Drought, land reform processes, high farm prices take a toll
The over-inflated price of agricultural land is also to blame for its “very poor” state.
“The agricultural sector in KZN is currently in a state of flux for a number of reasons,” says Dr Thulasizwe Mkhabela, president of the Agricultural Economics Association of South Africa.
“The province has just come out of one the worst droughts. Ironically, we have recorded one of the highest maize crops which has dampened the price of maize, and silos are reportedly full of stock.”
Overall he says the sector has seen a decline in productivity in a number of commodities and products, and has had to import them from other parts of the country.
Adding to woes is the land reform process, which sees farms transferred to new land owners either as restitution or via the Proactive Land Acquisition Scheme in which land is purchased, owned by the state, and then leased to black farmers for 30 years.
“Land reform is one of the major factors affecting the performance of the sector in KZN and the country as a whole. It is not necessarily that the programme is problematic and undesirable, but the implementation process and the uncertainties it creates can be.
“The selection of land reform beneficiaries, the lengthy process of acquiring land, and limited support are often cited as the Achilles’ tendons,” Mkhabela says.
Another problem is that agricultural land on the market is overpriced as farmers seek prices that are higher than the market average and the production potential. Financial institutions are therefore reluctant to finance such purchases as these higher-than-market prices make the transactions too risky, he says.
As an example, Dave Rigby, owner of KZN Farm Sales, says a farm in Dargle was recently on the market for R6.4million, but was eventually sold at auction for R3.8m.

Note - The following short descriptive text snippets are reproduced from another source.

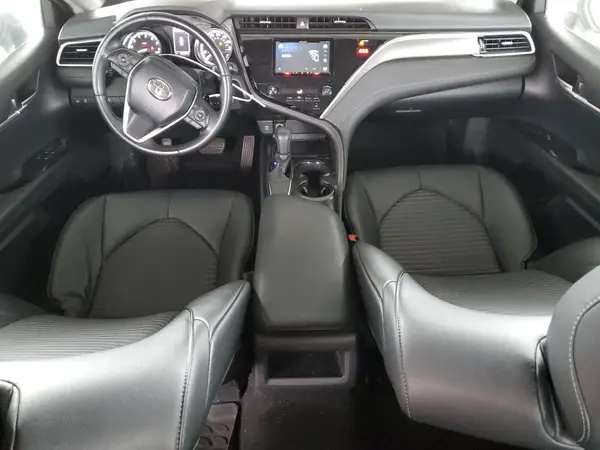 4T1B11HK9JU016382 2018 TOYOTA CAMRY - Image 8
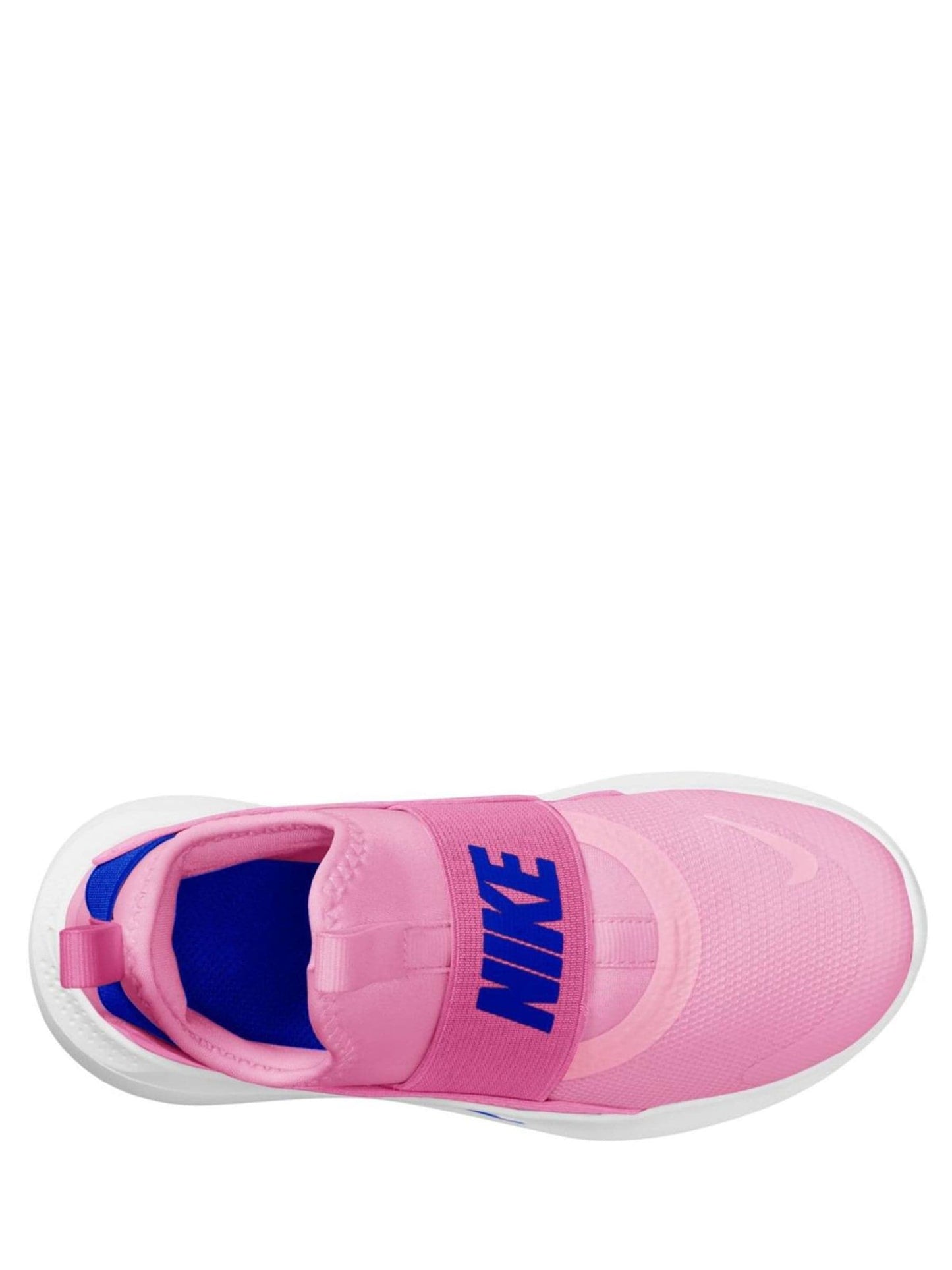 Nike Pink Rise Junior Flex Runner 4 Trainers image 3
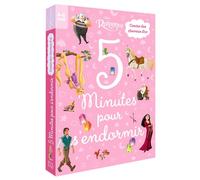 RAIPONCE - 5 Minutes pour s'endormir - DISNEY PRINCESSES: Contes et Cheveux d'Or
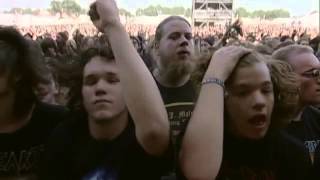 Paragon - Steelbound (Live Wacken 2004)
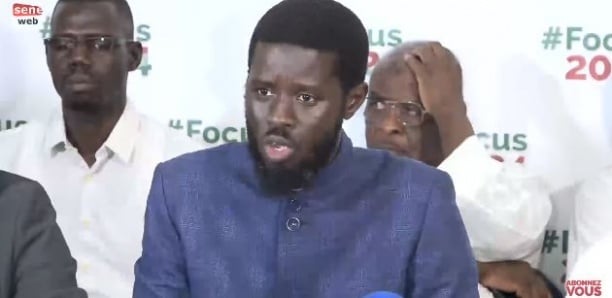 Un avocat de Sonko dément…Bassirou Diomaye Faye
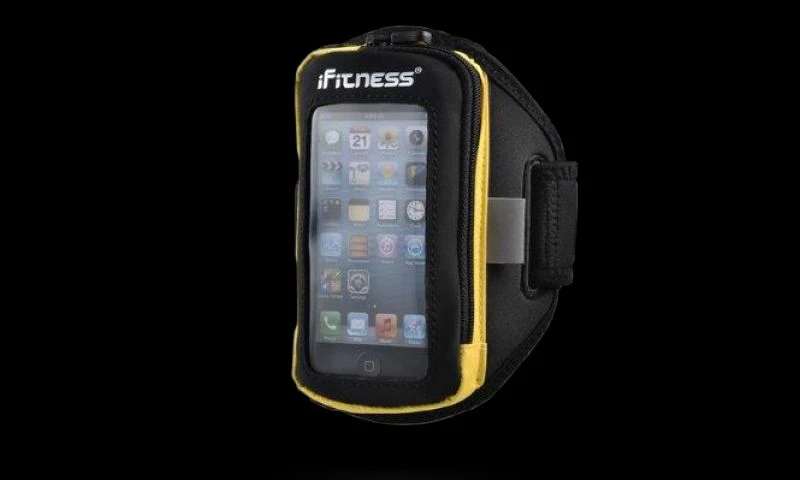 Rrip krahu iFitness, verdhë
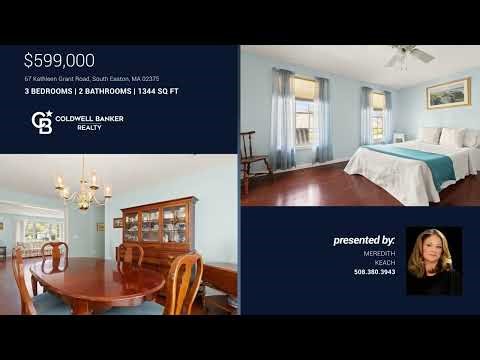 67 Kathleen Grant Road South Easton, MA | ColdwellBankerHomes.com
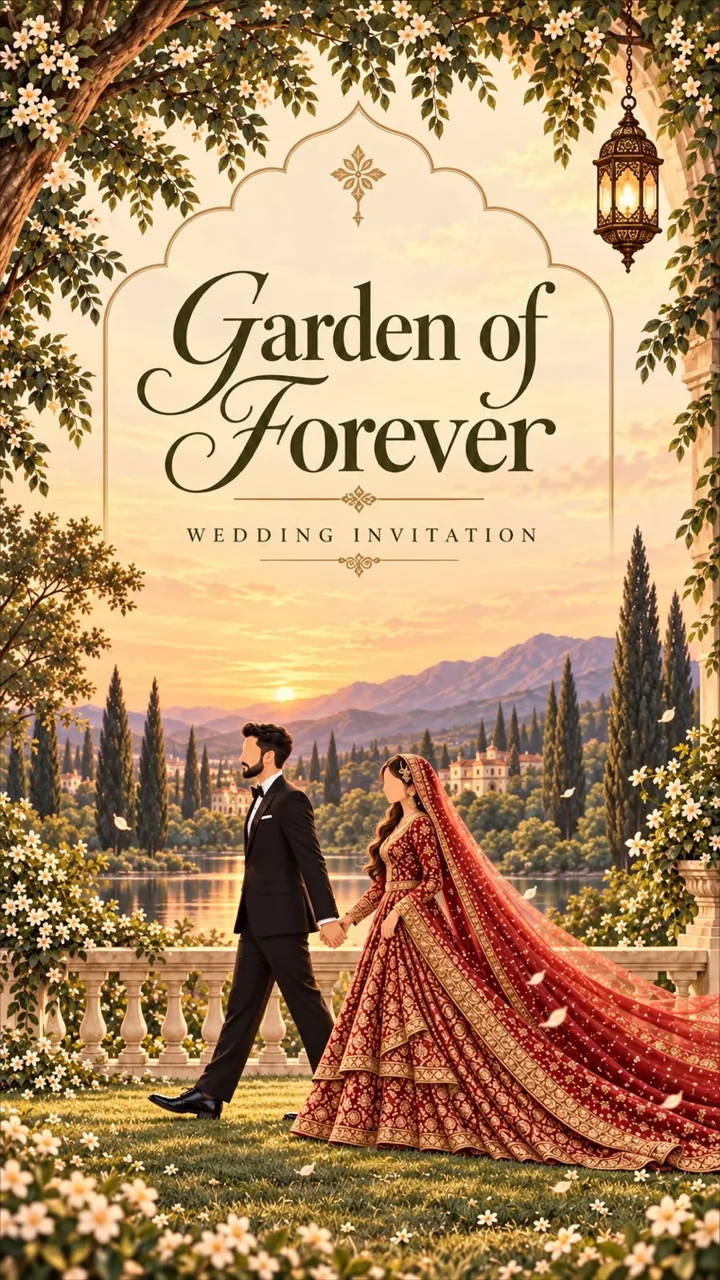Garden of Forever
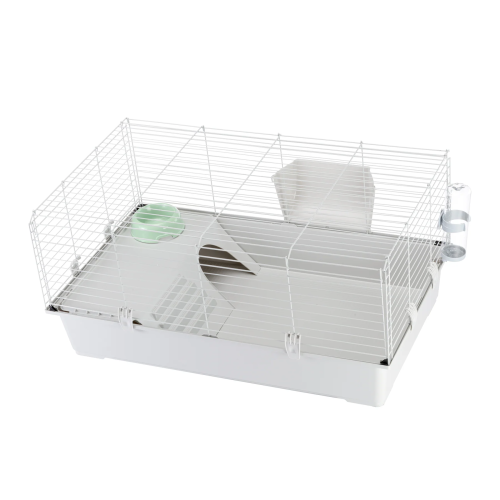 Клітка Ferplast Rabbit 100 для кроликів та морських свинок в індивідуальні упаковці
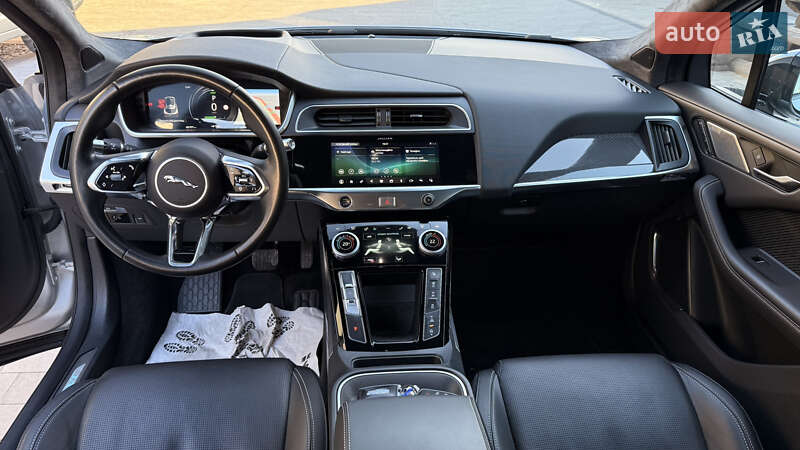 Внедорожник / Кроссовер Jaguar I-Pace 2019 в Львове фото 31 Внедорожник / Кроссовер Jaguar I-Pace 2019 в Львове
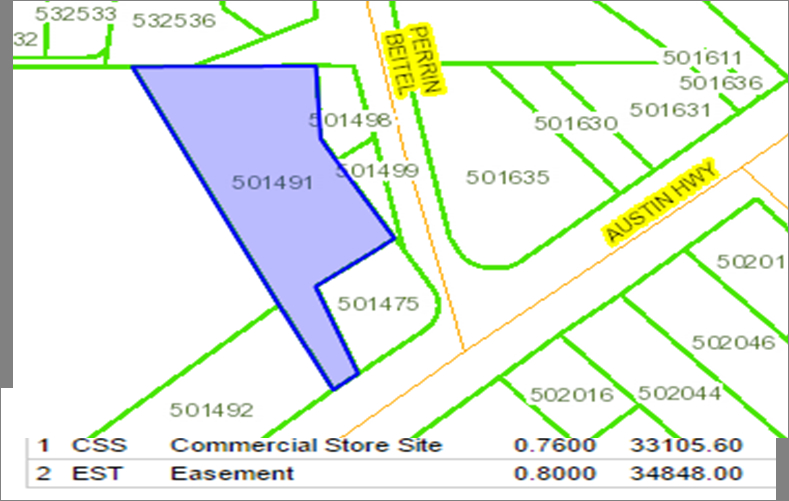 8015 Perrin Beitel, San Antonio, TX for sale - Building Photo - Image 2 of 6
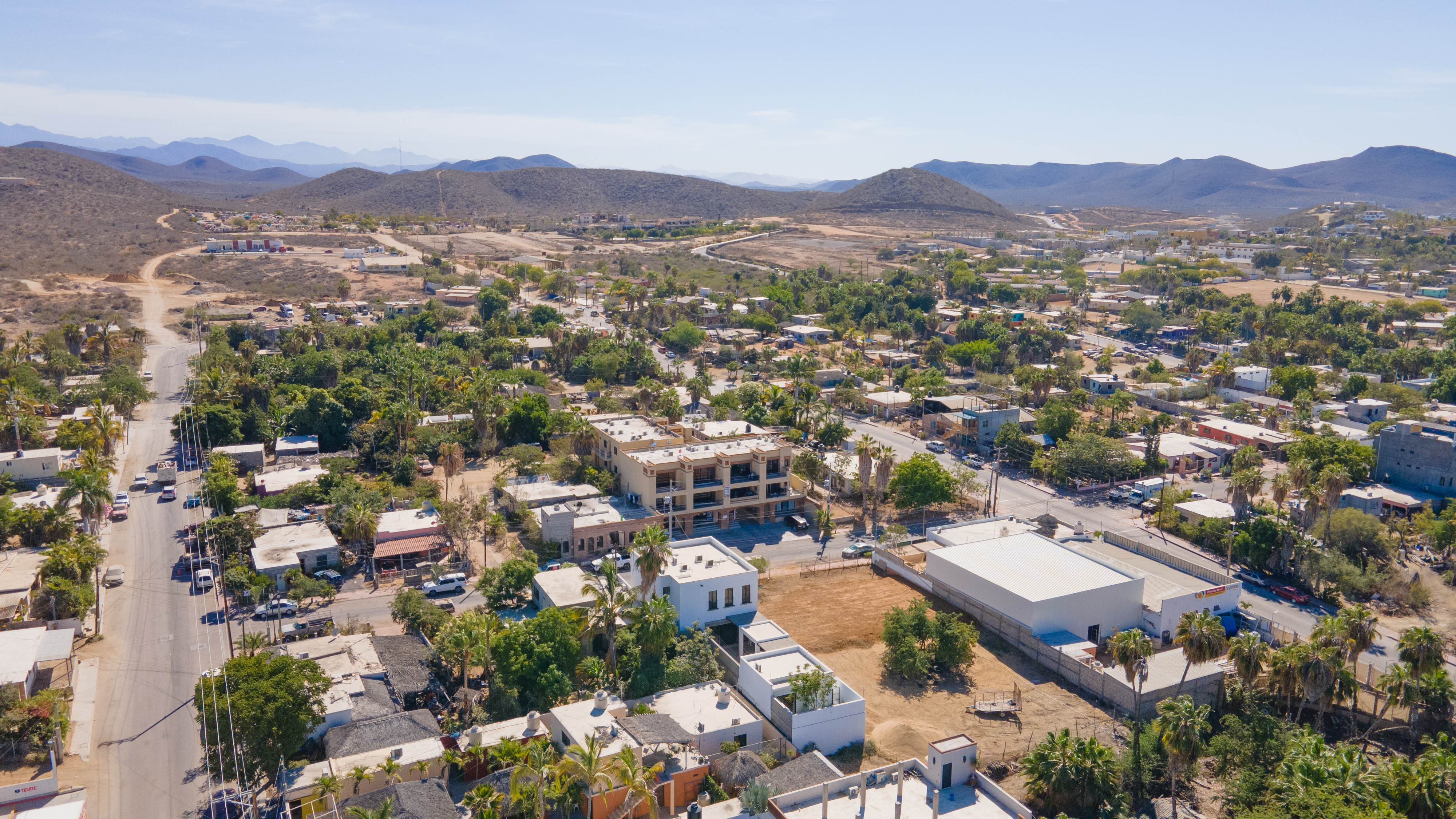  La Casa Que Canta, Todos Santos - 物件實景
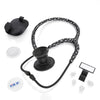 MDF Instruments MDF797TPPBO ProCardial® Titanium Cardiology Stethoscope - Puppy Paw/BlackOut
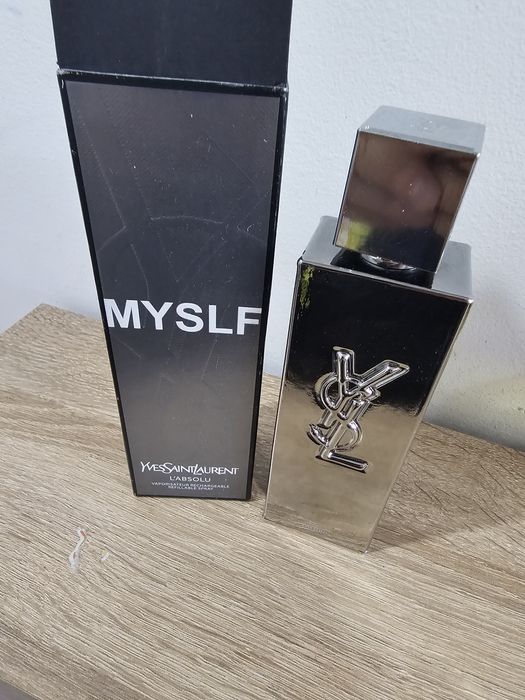 YSL myself l'absolu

“Farmers are asking for 50% to 100% more than the actual value or production value of the land. For this reason the only people able to buy are big companies that already own farms.”
Rigby says this means an entry-level dairy farmer will need a minimum of R30m to buy such a farm, although the average amount needed is closer to R50m or R60m. Banks will only finance these purchases if there is “double security”.
“If the amount needed is R20m, they want R40m in security from the buyer.”
These factors, in addition to the drought, are why Rigby says the agricultural property market is “very poor at the moment”.
Also, productive and useable land with irrigation rights is at a premium at the moment as “you just cannot find any”, he says.
“The land left in Agricultural Land is between 20% and 25%, and even that is very difficult to obtain. Commercial agriculture is squeezed into a very tight corner.
“About 50% of KZN land is under control of the Ingonyama Trust, and of the balance, big companies own about 15%. Then there are also game reserves. I wouldn’t be surprised if only 20% of land in KZN is still farmed.”
Furthermore, the land reform process has seen “highly productive land” reduced to “wasteland”, he says.
The conversion of “sometimes prime agricultural land” for residential and industrial use has, according to Mkhabela, also led to a “distorted agricultural property market”.
“The private sector has been leading in the conversion of agricultural land into high-end lifestyle residential areas in an attempt to increase value of their investment and their land.
“Large agricultural/agribusinesses have been converting their farmland to other uses at an alarming rate. This is more evident along the coastal areas of KZN where sugarcane farms are converted into industrial and residential land.”
Mkhabela believes the KZN agricultural sector should “be more vocal” against this conversion by relying on legislation which gives the Department of Agriculture the right of first refusal when issues of converting agricultural land are considered.